▶ Work to do
Give only the lines from the one containing "How far from the viewer" through the end of the material below, exactly as written.

▶ Dataset records
◇ ◇ ◇ ◇ ◇ ◇ ◇

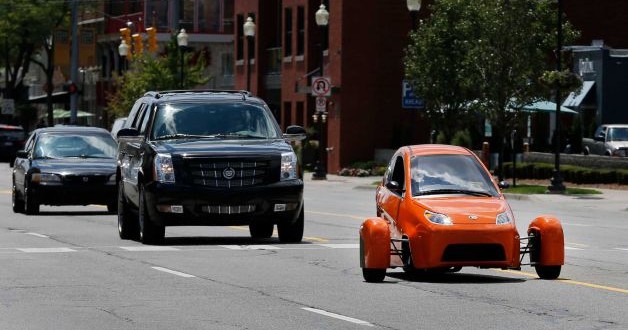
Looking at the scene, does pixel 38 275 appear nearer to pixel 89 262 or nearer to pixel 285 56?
pixel 89 262

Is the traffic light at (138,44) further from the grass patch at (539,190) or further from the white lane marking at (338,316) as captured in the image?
the white lane marking at (338,316)

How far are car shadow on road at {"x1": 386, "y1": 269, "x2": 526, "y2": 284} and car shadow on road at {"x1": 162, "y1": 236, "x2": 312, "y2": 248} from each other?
17.1 feet

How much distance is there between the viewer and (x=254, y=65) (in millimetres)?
79188

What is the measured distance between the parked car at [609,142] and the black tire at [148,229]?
117 ft

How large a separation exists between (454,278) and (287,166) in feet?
19.3

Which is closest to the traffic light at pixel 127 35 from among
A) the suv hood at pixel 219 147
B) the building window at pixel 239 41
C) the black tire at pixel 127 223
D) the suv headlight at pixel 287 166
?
the building window at pixel 239 41

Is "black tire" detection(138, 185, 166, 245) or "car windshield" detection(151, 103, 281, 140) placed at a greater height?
"car windshield" detection(151, 103, 281, 140)

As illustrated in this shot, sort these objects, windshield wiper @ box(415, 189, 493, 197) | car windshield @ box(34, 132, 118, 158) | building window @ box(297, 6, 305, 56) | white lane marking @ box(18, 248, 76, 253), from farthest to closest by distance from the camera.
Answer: building window @ box(297, 6, 305, 56) → car windshield @ box(34, 132, 118, 158) → white lane marking @ box(18, 248, 76, 253) → windshield wiper @ box(415, 189, 493, 197)


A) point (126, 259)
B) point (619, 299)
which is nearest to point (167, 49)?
point (126, 259)

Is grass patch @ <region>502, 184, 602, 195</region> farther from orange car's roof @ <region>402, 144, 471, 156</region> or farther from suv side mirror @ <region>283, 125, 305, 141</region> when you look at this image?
orange car's roof @ <region>402, 144, 471, 156</region>

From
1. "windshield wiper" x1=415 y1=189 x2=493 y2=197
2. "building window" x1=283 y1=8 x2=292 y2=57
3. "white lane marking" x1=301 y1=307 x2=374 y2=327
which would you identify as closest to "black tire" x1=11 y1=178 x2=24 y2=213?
"windshield wiper" x1=415 y1=189 x2=493 y2=197

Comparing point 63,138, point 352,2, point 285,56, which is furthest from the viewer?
point 285,56

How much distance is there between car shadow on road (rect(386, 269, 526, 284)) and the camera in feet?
59.2

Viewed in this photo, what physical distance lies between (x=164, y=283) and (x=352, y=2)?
156ft
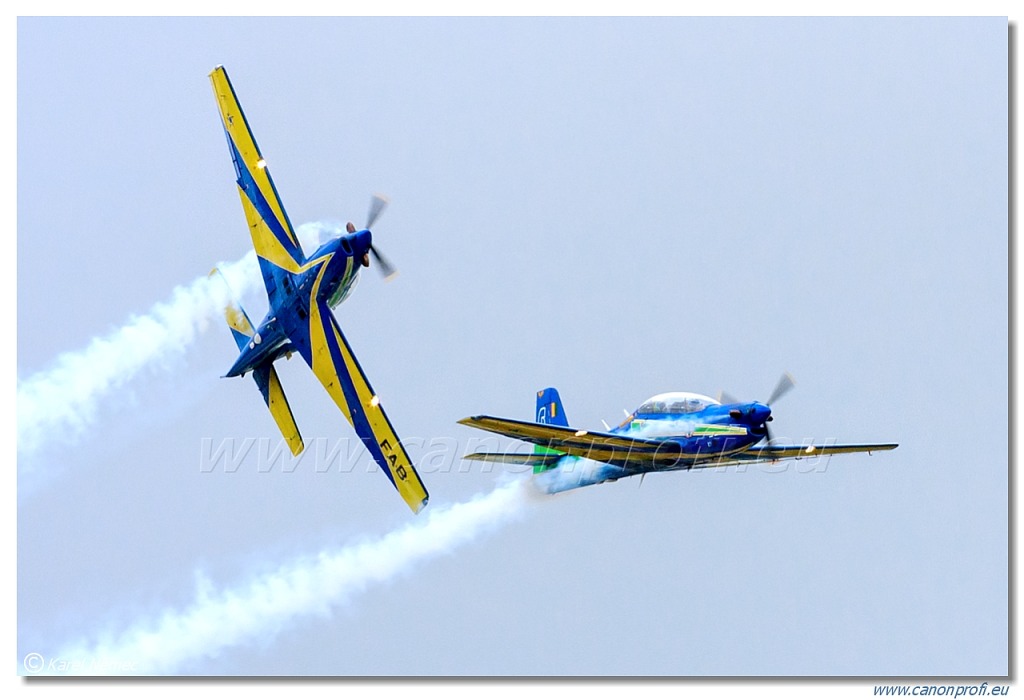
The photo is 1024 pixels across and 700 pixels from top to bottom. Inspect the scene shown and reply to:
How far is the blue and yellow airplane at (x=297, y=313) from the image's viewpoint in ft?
123

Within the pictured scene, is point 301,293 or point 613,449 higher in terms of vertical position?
point 301,293

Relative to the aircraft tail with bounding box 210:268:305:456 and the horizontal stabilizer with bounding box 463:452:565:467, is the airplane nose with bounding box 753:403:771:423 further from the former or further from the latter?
the aircraft tail with bounding box 210:268:305:456

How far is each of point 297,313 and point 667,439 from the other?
9.18 meters

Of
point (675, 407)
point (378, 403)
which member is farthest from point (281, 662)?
point (675, 407)

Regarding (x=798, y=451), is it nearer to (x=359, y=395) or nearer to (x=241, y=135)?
(x=359, y=395)

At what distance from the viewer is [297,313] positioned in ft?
126

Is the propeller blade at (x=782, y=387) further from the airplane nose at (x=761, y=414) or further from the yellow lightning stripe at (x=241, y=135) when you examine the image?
the yellow lightning stripe at (x=241, y=135)

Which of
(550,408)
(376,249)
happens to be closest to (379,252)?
(376,249)

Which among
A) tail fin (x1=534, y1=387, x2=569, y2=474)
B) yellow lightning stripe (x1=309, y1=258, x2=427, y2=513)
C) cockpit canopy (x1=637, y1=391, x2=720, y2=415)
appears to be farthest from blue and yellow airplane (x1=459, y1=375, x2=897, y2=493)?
tail fin (x1=534, y1=387, x2=569, y2=474)

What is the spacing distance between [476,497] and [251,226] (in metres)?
8.95

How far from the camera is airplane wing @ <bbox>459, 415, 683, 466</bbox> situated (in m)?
35.3

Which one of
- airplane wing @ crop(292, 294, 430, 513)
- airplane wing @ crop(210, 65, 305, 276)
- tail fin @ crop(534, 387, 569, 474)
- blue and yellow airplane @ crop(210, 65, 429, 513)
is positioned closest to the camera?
blue and yellow airplane @ crop(210, 65, 429, 513)

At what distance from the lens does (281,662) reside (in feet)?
157
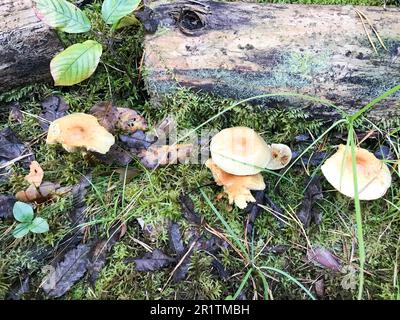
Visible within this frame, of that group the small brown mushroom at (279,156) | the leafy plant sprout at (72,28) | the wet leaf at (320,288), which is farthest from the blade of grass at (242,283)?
the leafy plant sprout at (72,28)

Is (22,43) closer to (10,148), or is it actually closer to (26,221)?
(10,148)

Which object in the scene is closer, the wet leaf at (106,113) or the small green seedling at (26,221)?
the small green seedling at (26,221)

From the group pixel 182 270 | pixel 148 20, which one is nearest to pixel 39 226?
pixel 182 270

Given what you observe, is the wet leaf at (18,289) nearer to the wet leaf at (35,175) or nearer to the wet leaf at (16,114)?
the wet leaf at (35,175)

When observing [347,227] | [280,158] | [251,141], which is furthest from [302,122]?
[347,227]

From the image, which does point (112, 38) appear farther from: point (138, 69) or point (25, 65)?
point (25, 65)

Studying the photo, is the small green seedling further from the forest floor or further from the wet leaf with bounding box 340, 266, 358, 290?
the wet leaf with bounding box 340, 266, 358, 290
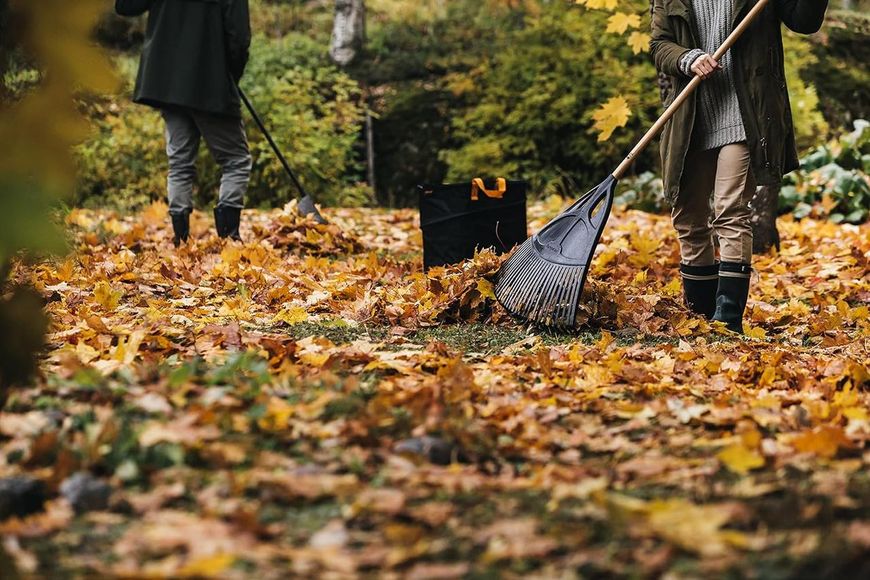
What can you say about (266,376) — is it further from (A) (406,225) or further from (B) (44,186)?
(A) (406,225)

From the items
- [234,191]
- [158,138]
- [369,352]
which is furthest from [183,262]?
[158,138]

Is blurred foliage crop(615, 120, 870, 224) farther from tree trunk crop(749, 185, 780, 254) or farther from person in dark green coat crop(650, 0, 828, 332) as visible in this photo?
person in dark green coat crop(650, 0, 828, 332)

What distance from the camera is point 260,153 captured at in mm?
9562

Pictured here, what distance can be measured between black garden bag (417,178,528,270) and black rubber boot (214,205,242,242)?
169 cm

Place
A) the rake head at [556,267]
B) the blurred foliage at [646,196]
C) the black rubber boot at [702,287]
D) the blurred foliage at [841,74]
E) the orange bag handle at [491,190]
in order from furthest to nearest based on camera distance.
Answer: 1. the blurred foliage at [841,74]
2. the blurred foliage at [646,196]
3. the orange bag handle at [491,190]
4. the black rubber boot at [702,287]
5. the rake head at [556,267]

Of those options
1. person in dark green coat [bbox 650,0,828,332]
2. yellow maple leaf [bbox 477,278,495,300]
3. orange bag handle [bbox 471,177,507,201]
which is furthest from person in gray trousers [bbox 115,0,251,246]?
person in dark green coat [bbox 650,0,828,332]

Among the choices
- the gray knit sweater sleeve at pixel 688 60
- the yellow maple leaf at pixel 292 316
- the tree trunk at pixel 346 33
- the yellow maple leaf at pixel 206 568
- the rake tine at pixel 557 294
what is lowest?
the yellow maple leaf at pixel 206 568

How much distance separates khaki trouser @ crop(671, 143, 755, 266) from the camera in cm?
447

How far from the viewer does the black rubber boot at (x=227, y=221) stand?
670cm

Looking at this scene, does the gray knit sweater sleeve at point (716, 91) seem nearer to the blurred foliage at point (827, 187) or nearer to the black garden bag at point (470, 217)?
the black garden bag at point (470, 217)

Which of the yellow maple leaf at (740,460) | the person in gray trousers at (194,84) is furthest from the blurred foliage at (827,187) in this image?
the yellow maple leaf at (740,460)

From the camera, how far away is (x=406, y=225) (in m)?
8.32

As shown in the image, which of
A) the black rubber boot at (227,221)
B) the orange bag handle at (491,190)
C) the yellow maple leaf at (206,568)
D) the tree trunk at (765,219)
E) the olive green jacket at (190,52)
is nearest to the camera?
the yellow maple leaf at (206,568)

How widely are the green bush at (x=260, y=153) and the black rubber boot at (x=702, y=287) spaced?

◇ ◇ ◇ ◇ ◇ ◇ ◇

▶ Result of the exercise
How far from the viewer does the black rubber boot at (x=227, y=221) stand?
670cm

Looking at this scene, does the gray knit sweater sleeve at point (716, 91) seem nearer to the blurred foliage at point (827, 187) or nearer to the black garden bag at point (470, 217)?
the black garden bag at point (470, 217)

Which of the yellow maple leaf at (740,460) | the person in gray trousers at (194,84) is furthest from the blurred foliage at (827,187) in this image?
the yellow maple leaf at (740,460)

From the camera, how far away is (x=406, y=225) (in m)?
8.32

As shown in the image, which of
A) the black rubber boot at (227,221)
B) the orange bag handle at (491,190)
C) the yellow maple leaf at (206,568)
D) the tree trunk at (765,219)
E) the olive green jacket at (190,52)
is nearest to the camera?
the yellow maple leaf at (206,568)

How widely are the green bush at (x=260, y=153) and the black rubber boot at (x=702, y=287) spaced?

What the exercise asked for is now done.